I am a 50 year old woman who has only started backpacking 5 years ago. I am headed to Philmont with 9 15 year old boys this summer. We just came back from a 3 day trip on the south rim of Big Bend. I have decided I need a lighter tent since I am the only female on the crew and cannot share my tent weight. I now have and REI half dome. I am looking at the MSR Hubba and the Mountain Hardwear Meridan 1. I am not a hardcore ultalighter. I need some creature comforts. Any suggestions or advice?

Ken Helwig
(kennyhel77) - MLife

Locale: Scotts Valley CA via San Jose, CA
tent on 03/18/2006 06:59:38 MST Print View

If you are using it just for yourself, I would not use a 2 person tent. Try Henry Shires Tarp Tent or Big Sky Tents. Both offer ver y lightweight tents of great quality.

Dale Wambaugh
(dwambaugh) - MLife

Locale: Pacific Northwest
Re: tents on 03/18/2006 08:02:36 MST Print View

How about a Six Moons Designs Lunar Solo @ 23oz? Half the weight of the Hubba, with 360 side protection, a floor, and bug screen screening. You will need one trekking pole, stick or add a tent pole.
Six Moons link

Jim Colten
(jcolten) - M

Locale: MN
Re: tent on 03/18/2006 08:44:33 MST Print View

One thing to be aware of when looking for a light wt Philmont shelter ... I'm told that Philmont requires all "tents" be floored.

David Lewis
(davidlewis) - MLife

Locale: Nova Scotia, Canada
Re: Re: tent on 03/18/2006 09:12:59 MST Print View

The Hubba is not a 2 person tent... it's a solo tent. You're thinking of the Hubba Hubba. It's a fantastic tent. It could use a peak vent... but otherwise it's really nice. You'll be hard pressed to find a double walled self-supporting tent for less than 3 pounds. So if you really want double walled, bathtub floor, self-supporting... etc... I'd say the MSR is a good option. If you want to go lighter, check out TarpTent (the rainbow might be a good option for you) and Six Moons... etc.

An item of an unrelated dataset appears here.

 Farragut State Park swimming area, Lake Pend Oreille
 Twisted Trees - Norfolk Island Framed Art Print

Edited by davidlewis on 03/18/2006 09:13:30 MST.

Glenn Roberts
(garkjr) - F

Locale: Southwestern Ohio
Bravery on 03/18/2006 09:37:06 MST Print View

"I'm going to Philmont with 9 15-year-old boys..." On purpose?

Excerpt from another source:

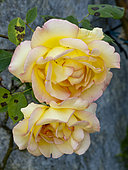 Rosa 'Parure d'Or' Obtenteur : Delbard 1968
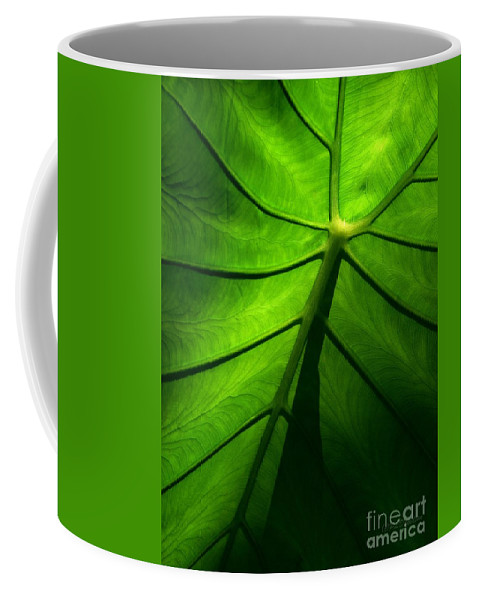 Green Coffee Mug featuring the photograph Sunglow Green Leaf by Patricia L Davidson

Just kidding - working with youth groups is a great way to backpack, and to ensure that there will be more people to help keep the trail systems operating in the future. It's also a lot of fun watching them react to the stuff that happens.

I've got a Hubba (solo) and really like it. I've never had significant condensation problems (about like any other double-wall tent - depends on how tightly you button it down.) For hot weather, it's really nice - the tent body is about 99% mesh, and is as close as you can come to sleeping under the stars without bug issues. There's plenty of headroom. However, the floor is long but fairly narrow; my sleeping bag is usually in contact with the mesh sidewalls. It's also freestanding, an advantage if you're camping on a rock surface. The vestibule is also roomy, and there's a back vestibule that you can store stuff in that doesn't need to be accessible (there's no opening from the tent into the rear vestibule.)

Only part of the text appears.